**Written exercise:** Update the lines starting at the one containing "Which is the" and ending at the last of the entries, changing "bicycle wheel" to "bike wheel" and leaving all else as it is. Give back only those lines.

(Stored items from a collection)

- - - - -

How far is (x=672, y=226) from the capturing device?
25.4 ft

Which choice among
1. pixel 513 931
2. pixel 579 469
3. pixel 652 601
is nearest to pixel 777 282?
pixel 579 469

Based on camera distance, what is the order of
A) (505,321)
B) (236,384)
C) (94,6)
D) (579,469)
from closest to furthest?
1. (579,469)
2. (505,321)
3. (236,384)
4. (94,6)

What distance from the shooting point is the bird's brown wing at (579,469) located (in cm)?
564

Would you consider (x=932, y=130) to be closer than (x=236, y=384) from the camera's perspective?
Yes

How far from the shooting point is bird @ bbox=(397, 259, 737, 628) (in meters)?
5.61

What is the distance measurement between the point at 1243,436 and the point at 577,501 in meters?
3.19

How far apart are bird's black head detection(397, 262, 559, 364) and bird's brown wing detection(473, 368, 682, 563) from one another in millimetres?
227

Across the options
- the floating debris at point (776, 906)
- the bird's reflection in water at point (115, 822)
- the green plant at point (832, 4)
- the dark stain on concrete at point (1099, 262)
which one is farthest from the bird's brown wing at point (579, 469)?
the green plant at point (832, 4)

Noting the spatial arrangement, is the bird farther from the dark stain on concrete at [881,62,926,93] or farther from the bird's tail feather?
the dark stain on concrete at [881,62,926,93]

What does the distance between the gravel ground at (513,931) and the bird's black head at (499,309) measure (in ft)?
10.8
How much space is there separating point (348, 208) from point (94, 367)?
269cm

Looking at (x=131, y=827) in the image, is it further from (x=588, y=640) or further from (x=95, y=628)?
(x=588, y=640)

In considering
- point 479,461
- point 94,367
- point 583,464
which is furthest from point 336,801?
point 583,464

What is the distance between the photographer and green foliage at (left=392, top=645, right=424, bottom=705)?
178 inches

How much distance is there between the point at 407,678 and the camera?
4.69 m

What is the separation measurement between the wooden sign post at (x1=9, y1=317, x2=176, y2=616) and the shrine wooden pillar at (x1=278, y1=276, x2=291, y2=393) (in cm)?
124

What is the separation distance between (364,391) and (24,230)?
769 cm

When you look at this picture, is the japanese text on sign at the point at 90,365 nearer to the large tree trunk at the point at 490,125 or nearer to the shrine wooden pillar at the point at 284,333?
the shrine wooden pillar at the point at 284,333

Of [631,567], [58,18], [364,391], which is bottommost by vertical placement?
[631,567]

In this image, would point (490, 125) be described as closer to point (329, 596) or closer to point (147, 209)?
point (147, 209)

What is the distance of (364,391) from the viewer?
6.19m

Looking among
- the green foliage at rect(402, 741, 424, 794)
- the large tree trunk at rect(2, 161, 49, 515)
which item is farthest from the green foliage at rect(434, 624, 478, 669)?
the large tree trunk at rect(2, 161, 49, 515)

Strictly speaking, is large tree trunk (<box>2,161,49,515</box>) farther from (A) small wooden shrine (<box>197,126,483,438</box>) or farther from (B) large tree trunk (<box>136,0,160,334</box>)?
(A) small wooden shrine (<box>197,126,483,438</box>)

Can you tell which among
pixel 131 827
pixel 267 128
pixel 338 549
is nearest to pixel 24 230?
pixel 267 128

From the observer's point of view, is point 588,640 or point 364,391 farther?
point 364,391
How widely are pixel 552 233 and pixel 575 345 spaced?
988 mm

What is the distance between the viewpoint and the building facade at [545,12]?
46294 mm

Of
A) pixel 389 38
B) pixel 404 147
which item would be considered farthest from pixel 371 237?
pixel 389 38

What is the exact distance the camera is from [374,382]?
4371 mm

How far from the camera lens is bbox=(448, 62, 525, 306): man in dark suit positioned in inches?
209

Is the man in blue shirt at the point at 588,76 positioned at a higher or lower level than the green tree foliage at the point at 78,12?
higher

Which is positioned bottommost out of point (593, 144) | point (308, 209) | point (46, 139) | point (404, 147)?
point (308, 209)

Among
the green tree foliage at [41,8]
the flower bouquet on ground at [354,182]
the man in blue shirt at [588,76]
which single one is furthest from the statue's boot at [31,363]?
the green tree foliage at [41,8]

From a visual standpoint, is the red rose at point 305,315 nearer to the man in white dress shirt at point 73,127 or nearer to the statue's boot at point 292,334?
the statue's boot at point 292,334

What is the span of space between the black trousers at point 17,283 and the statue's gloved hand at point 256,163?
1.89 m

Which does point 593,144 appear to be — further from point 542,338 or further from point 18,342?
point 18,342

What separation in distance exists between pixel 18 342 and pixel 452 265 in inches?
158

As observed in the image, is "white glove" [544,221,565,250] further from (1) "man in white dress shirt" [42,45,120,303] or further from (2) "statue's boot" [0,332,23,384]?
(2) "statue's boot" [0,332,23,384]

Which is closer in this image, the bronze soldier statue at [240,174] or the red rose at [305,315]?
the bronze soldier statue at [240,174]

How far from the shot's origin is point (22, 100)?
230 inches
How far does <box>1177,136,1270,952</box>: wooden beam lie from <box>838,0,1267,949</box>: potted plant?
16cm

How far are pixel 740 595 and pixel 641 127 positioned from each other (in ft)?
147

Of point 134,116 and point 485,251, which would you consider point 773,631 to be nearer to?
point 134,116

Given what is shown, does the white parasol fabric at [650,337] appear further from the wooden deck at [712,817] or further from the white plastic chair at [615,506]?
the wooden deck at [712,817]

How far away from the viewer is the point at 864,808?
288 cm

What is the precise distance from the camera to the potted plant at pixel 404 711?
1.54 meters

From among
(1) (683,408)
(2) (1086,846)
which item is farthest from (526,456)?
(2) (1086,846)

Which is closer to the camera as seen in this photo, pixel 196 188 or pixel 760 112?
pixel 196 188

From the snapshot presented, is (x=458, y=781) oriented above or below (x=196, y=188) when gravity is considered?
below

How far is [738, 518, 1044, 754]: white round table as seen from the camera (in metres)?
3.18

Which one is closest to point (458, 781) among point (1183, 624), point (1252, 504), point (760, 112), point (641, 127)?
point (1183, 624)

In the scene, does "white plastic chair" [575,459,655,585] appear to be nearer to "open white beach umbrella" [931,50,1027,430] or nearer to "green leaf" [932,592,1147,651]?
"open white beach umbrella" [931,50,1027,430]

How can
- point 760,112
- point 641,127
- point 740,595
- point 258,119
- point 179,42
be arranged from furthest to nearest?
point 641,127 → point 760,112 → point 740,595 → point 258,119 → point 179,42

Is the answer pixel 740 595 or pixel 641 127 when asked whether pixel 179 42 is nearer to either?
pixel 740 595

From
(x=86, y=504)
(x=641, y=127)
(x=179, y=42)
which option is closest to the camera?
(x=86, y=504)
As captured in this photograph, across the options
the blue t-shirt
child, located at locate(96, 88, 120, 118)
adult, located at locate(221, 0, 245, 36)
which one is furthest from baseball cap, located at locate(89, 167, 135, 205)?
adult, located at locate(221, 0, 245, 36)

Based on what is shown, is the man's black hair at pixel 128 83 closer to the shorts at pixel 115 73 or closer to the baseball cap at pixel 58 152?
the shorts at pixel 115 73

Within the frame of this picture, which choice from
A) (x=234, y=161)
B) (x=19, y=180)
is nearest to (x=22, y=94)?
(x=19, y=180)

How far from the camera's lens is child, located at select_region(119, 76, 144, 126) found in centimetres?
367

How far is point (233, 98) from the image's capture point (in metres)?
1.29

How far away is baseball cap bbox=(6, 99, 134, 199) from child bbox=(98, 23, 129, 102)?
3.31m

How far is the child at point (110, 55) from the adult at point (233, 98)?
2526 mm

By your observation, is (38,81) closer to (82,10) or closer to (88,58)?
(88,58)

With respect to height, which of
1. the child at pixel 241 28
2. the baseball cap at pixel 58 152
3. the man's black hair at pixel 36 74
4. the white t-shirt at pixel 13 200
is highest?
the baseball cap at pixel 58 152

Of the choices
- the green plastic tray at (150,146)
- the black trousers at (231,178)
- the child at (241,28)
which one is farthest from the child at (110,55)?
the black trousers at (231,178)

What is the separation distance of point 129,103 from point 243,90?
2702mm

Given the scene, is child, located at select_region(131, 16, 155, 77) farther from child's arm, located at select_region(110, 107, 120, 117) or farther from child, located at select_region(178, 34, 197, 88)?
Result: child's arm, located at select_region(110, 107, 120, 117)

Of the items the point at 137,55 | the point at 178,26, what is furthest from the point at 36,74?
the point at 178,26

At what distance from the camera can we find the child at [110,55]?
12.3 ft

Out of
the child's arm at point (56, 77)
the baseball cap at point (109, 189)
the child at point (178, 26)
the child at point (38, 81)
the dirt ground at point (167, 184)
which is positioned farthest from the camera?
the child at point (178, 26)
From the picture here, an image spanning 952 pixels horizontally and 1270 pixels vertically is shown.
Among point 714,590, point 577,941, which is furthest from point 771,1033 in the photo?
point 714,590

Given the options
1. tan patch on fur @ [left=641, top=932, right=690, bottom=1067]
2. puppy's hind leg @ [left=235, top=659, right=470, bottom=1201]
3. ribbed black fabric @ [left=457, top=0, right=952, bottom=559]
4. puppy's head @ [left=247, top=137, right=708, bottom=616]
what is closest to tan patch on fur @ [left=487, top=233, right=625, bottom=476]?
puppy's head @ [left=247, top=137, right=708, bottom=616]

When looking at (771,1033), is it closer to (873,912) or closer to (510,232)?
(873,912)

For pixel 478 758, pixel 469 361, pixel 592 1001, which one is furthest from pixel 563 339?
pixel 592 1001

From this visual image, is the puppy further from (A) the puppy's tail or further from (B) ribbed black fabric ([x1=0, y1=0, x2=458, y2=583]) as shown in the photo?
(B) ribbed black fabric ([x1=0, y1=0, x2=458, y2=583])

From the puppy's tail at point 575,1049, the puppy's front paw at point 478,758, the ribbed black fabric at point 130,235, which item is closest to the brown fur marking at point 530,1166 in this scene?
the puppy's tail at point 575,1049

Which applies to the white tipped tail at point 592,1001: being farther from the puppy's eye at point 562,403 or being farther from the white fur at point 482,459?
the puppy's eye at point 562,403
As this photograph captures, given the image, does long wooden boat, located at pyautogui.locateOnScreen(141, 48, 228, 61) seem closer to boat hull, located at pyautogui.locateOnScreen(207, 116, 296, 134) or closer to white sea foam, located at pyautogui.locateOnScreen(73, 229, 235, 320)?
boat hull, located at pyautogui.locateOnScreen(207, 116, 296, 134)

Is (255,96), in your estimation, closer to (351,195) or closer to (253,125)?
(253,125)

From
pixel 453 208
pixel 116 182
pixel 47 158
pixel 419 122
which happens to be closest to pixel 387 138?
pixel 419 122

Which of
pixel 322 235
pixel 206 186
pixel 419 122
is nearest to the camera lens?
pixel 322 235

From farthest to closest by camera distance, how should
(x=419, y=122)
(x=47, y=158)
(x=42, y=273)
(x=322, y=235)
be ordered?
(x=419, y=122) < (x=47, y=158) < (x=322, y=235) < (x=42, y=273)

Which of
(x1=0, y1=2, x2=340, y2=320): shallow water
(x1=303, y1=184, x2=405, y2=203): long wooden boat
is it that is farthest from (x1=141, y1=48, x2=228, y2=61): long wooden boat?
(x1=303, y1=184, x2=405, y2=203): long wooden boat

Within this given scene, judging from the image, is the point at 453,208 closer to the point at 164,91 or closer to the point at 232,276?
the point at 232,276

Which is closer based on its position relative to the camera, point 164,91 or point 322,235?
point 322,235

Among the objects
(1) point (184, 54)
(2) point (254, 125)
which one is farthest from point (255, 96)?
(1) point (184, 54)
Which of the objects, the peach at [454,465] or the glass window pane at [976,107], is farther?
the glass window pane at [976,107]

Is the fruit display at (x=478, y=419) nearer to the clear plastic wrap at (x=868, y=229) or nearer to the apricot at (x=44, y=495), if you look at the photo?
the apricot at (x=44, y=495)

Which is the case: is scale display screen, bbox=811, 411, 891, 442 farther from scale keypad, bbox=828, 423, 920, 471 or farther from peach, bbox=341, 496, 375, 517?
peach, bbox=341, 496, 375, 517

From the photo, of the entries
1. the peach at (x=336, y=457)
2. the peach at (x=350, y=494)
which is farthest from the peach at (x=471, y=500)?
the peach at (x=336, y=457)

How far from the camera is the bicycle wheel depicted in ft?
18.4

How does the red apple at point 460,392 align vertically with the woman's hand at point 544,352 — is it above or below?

- - - - -

**Final result:**
Which is the case: is scale display screen, bbox=811, 411, 891, 442 farther from scale keypad, bbox=828, 423, 920, 471 or farther from peach, bbox=341, 496, 375, 517?
peach, bbox=341, 496, 375, 517

From the photo, of the entries
1. the peach at (x=336, y=457)
2. the peach at (x=350, y=494)
which is farthest from the peach at (x=471, y=500)?
the peach at (x=336, y=457)

How far from the camera is the bike wheel depicted in ft?
18.4

How does the red apple at point 460,392 align vertically with the woman's hand at point 544,352 — is it above or below?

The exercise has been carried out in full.